To address this issue, the authors developed the weights2weights framework, which organizes the weight space of these models into a structured format. They demonstrated three main applications: sampling new identities from this space, editing existing identities (like adding features such as a beard), and inverting images to reconstruct identities even from unusual inputs (like paintings). This framework allows for better manipulation of the models and clearer insights into how they function.

Why it matters?

This research is significant because it provides a way to better understand and control diffusion models, making it easier to generate specific visual identities.

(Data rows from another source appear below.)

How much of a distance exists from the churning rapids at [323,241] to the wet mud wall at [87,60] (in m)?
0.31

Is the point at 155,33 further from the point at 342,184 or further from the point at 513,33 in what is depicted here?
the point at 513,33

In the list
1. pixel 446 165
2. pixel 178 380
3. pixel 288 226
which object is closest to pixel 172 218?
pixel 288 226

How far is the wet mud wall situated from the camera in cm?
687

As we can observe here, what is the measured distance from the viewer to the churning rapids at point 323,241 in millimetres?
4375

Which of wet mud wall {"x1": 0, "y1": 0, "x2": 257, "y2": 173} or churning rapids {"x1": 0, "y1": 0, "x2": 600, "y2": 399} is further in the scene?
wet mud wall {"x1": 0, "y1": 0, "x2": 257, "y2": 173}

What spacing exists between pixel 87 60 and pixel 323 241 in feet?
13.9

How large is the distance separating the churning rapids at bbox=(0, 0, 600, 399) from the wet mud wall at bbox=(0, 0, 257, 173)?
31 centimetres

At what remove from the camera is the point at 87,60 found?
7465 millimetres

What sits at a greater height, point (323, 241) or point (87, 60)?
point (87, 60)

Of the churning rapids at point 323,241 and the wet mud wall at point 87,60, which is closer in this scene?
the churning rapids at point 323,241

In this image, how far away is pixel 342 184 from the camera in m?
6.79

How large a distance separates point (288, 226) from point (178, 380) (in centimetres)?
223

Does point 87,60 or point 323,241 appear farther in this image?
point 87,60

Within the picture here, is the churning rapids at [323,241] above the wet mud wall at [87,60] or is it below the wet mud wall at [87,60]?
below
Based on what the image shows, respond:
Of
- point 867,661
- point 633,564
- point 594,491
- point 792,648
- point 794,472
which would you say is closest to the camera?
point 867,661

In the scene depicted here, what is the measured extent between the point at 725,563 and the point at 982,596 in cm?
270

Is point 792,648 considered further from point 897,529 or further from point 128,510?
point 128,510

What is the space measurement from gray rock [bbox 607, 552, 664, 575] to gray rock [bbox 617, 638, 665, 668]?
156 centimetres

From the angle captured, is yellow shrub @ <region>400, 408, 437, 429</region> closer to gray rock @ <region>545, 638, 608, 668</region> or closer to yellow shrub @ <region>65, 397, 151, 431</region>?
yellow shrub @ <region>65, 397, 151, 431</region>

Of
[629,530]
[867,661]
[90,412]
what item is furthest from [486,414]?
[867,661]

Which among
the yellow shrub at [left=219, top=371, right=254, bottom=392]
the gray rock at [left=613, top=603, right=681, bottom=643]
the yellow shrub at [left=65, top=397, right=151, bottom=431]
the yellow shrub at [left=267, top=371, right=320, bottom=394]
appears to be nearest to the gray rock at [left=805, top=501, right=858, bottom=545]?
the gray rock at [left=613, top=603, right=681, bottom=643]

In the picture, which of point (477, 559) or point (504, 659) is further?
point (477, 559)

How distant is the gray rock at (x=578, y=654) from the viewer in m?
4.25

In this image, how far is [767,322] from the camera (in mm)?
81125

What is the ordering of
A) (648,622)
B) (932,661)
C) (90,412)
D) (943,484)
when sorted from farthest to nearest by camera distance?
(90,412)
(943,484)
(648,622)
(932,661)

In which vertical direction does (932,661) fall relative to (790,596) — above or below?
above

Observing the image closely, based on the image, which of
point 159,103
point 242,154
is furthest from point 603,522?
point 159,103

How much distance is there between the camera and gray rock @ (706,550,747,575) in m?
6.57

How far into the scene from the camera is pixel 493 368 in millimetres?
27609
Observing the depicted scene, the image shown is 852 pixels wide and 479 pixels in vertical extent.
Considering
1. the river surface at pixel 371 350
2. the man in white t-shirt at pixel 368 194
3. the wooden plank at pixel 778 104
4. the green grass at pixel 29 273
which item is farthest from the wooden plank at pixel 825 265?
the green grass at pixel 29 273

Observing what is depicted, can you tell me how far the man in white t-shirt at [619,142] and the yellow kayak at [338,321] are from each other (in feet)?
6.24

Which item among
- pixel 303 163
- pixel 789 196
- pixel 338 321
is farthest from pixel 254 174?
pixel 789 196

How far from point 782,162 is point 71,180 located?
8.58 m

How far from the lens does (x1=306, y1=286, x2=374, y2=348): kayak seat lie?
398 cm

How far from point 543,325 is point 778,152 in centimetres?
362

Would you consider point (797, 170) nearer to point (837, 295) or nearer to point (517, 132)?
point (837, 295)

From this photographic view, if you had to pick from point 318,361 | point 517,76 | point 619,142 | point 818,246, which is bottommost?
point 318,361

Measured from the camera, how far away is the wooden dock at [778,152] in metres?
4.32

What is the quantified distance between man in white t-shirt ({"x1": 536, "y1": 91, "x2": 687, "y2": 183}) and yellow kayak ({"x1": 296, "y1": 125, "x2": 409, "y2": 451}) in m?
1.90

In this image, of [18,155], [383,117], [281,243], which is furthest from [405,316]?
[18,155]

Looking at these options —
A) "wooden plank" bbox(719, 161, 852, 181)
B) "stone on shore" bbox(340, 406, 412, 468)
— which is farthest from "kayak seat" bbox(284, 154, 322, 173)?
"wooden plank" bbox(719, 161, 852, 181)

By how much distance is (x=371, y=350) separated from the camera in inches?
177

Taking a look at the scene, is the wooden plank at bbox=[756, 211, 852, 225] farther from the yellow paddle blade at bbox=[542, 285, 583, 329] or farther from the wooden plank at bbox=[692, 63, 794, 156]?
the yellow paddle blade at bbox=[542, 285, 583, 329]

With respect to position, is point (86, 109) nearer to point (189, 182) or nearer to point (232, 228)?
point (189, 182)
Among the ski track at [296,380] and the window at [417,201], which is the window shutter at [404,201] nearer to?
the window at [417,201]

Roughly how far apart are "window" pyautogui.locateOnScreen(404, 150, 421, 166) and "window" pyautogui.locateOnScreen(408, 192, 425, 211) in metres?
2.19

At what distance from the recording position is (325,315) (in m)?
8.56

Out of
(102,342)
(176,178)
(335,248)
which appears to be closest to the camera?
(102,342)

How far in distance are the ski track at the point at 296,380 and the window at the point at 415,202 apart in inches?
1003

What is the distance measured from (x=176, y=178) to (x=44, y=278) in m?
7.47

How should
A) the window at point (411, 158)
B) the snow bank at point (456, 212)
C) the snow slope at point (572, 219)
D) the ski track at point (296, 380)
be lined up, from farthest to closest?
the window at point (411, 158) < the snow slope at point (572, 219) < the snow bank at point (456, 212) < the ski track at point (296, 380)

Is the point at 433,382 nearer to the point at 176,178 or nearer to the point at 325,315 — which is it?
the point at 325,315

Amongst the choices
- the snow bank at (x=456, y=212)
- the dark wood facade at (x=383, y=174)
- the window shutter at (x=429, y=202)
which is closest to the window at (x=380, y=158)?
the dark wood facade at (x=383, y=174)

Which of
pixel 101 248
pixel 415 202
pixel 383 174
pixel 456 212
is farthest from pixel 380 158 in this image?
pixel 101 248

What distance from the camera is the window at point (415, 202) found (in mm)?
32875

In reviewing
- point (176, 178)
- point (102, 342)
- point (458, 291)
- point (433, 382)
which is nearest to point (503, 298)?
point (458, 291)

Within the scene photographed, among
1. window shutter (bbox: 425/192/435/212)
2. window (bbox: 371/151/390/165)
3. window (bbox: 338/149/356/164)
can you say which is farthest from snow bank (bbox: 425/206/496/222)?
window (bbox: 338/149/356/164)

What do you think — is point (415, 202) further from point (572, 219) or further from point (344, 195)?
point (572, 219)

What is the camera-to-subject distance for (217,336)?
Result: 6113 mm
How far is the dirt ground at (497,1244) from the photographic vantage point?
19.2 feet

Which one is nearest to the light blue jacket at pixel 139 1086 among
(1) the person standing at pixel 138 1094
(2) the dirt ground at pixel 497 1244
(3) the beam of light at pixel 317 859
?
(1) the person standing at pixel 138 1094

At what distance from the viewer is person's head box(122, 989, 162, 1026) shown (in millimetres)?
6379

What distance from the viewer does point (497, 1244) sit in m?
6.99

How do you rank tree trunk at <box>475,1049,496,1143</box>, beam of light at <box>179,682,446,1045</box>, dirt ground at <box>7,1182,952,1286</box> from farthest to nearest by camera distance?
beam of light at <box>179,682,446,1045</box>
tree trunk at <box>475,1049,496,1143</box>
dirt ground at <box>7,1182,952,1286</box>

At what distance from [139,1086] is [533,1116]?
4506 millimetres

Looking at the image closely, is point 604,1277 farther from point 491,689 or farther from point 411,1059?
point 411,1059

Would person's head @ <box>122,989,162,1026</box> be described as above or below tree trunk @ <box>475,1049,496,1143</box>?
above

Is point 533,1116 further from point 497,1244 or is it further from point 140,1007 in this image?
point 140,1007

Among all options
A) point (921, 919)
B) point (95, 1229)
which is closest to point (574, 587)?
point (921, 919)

By creating a structured approach to analyze and manipulate model weights, this work can lead to advancements in personalized image generation, such as creating realistic avatars or enhancing creative tools in art and design.

Abstract

We investigate the space of weights spanned by a large collection of customized diffusion models. We populate this space by creating a dataset of over 60,000 models, each of which is a base model fine-tuned to insert a different person's visual identity. We model the underlying manifold of these weights as a subspace, which we term weights2weights. We demonstrate three immediate applications of this space -- sampling, editing, and inversion. First, as each point in the space corresponds to an identity, sampling a set of weights from it results in a model encoding a novel identity. Next, we find linear directions in this space corresponding to semantic edits of the identity (e.g., adding a beard). These edits persist in appearance across generated samples. Finally, we show that inverting a single image into this space reconstructs a realistic identity, even if the input image is out of distribution (e.g., a painting). Our results indicate that the weight space of fine-tuned diffusion models behaves as an interpretable latent space of identities.